Jianping Xue1, Valerie Zartarian1, Sheng-Wei Wang2, and Panos G. Georgopoulos2

1USEPA National Exposure Research Laboratory, RTP, NC
2Environmental & Occupational Health Sciences Institute, Piscataway, NJ

Many studies have revealed that chronic arsenic (As) exposure may be linked to various cancers, cardiovascular disease, diabetes, peripheral artery diseases, and other diseases. Modeling human exposure from dietary and drinking water ingestion of As and evaluating model predictions using real-world urine biomarker data is important for conducting source-to-effects analyses.
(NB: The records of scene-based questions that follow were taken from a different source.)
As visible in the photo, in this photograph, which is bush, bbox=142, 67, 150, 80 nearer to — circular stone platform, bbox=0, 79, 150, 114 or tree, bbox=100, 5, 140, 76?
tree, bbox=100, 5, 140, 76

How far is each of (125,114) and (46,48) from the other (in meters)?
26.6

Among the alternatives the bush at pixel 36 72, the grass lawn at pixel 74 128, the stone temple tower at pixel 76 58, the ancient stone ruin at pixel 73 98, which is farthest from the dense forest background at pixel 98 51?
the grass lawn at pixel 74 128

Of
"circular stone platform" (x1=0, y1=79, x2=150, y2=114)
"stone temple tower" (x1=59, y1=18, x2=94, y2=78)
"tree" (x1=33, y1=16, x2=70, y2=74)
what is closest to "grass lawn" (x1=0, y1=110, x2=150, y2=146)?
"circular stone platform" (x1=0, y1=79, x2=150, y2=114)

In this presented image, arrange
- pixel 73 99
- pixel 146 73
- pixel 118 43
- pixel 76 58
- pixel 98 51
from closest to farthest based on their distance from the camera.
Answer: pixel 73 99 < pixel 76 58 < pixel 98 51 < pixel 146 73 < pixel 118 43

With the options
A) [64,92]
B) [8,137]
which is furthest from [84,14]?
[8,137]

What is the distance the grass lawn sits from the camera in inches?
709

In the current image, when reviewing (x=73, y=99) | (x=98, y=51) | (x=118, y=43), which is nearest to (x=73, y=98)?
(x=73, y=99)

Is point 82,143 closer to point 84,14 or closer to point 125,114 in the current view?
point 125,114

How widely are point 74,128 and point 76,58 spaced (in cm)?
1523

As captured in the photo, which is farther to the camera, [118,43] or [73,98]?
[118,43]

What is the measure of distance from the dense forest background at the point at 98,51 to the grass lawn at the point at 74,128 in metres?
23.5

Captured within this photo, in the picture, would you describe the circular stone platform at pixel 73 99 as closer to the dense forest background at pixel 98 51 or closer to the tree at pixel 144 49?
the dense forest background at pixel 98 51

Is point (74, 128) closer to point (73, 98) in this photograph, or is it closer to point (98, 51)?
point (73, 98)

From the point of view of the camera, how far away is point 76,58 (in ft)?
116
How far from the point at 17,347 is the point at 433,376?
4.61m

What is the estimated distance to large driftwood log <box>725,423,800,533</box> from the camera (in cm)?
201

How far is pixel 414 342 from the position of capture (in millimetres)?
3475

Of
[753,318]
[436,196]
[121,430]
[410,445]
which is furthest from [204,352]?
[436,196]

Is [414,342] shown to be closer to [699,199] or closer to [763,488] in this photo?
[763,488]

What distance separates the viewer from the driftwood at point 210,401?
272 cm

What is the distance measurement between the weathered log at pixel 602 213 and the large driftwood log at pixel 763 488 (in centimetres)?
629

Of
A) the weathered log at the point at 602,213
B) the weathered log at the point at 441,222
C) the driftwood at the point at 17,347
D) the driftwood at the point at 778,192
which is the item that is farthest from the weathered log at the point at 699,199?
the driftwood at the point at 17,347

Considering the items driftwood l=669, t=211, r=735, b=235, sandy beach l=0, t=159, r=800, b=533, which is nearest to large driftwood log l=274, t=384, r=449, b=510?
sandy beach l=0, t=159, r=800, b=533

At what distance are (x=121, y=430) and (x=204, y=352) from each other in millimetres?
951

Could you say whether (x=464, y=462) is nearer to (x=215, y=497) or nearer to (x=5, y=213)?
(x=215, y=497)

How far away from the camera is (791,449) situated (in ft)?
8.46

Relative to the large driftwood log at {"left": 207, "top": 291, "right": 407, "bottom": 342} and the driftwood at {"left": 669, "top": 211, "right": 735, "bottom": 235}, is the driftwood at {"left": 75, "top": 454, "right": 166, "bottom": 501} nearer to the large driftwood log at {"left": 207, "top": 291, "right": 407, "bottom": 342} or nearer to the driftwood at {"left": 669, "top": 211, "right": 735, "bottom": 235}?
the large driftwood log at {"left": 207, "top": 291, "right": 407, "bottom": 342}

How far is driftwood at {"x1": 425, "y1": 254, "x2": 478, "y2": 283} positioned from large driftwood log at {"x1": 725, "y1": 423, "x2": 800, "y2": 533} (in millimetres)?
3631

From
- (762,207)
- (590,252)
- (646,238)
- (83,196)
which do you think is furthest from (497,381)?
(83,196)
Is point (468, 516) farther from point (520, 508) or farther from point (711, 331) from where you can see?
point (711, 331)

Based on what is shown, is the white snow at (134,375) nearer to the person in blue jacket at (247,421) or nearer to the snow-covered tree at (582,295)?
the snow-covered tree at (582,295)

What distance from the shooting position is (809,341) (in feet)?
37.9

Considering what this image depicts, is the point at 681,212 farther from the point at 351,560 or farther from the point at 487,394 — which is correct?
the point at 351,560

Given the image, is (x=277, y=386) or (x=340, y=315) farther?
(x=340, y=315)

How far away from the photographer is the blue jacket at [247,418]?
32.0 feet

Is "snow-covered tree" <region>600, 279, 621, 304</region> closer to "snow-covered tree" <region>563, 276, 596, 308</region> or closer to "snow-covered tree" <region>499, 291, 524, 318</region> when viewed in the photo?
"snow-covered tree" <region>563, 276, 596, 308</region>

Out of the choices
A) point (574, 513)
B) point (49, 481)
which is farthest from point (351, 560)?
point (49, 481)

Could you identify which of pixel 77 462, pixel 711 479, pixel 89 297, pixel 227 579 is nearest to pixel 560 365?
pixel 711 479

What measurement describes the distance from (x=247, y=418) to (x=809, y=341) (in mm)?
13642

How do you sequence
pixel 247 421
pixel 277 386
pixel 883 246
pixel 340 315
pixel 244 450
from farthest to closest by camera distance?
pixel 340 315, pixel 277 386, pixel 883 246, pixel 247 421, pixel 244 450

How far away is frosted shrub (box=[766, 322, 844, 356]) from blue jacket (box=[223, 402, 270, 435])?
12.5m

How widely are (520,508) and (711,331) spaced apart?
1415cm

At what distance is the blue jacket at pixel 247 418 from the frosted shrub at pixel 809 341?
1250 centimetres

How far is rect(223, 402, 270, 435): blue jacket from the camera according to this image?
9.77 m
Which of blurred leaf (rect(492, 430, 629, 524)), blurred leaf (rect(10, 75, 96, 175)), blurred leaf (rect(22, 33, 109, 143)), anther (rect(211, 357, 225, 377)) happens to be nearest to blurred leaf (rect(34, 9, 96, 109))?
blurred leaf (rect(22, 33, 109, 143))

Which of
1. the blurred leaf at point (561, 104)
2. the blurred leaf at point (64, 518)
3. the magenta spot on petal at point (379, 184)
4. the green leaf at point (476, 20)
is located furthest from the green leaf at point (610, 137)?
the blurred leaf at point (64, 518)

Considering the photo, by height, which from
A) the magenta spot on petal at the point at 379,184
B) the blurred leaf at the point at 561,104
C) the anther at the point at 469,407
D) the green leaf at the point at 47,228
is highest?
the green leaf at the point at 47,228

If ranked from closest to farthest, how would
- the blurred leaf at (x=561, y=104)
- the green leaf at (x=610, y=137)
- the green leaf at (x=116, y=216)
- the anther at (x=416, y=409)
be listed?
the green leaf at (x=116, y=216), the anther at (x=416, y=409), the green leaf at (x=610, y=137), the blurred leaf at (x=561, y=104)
We applied EPA/ORD’s SHEDS dietary module to estimate As exposure from dietary and drinking water using the following data: (a) direct and indirect drinking water (16934 person-days) and 30 day fish consumption recall data (2106 person) from the 2003 NHANES, (b) As food residue data from FDA , and (c) As concentrations in drinking water of 25 states reported from the Natural Resources Defense Council (Feb. 2000). The exposure distributions were then used as inputs for the calculation of target tissue doses employing the Physiologically Based Pharmacokinetic (PBPK) module of MENTOR (Modeling ENvironment for TOtal Risk studies). This offers the advantage of allowing estimation of biologically relevant doses as well as model evaluation against biomarker measurements (i.e. urinary total and speciated As concentrations from 2003 NHANES). Analyses show: 1) the average, 95th and 99th percentiles of exposure are 0.37, 1.39 and 4.63 ug/kg/day respectively, which are very comparable with As intakes from the NHEXAS duplicate food study (0.185, 0.612 ug/kg/day for mean and 95th); 2) the main contribution to the exposures are fish, shellfish, rice, and beer; 3) shellfish and seafood consumptions are statistically correlated with urine biomarker, arsenobetaine data from 2003 NHANES and rice with total As, Dimethylarsonic (DMA) and Monomethylacrsonic (MMA); and 4) estimated speciated As from the linked exposure and dose model are closely correlated with urinary biomarker data for Total As, DMA and MMA (R2, slope and intercept).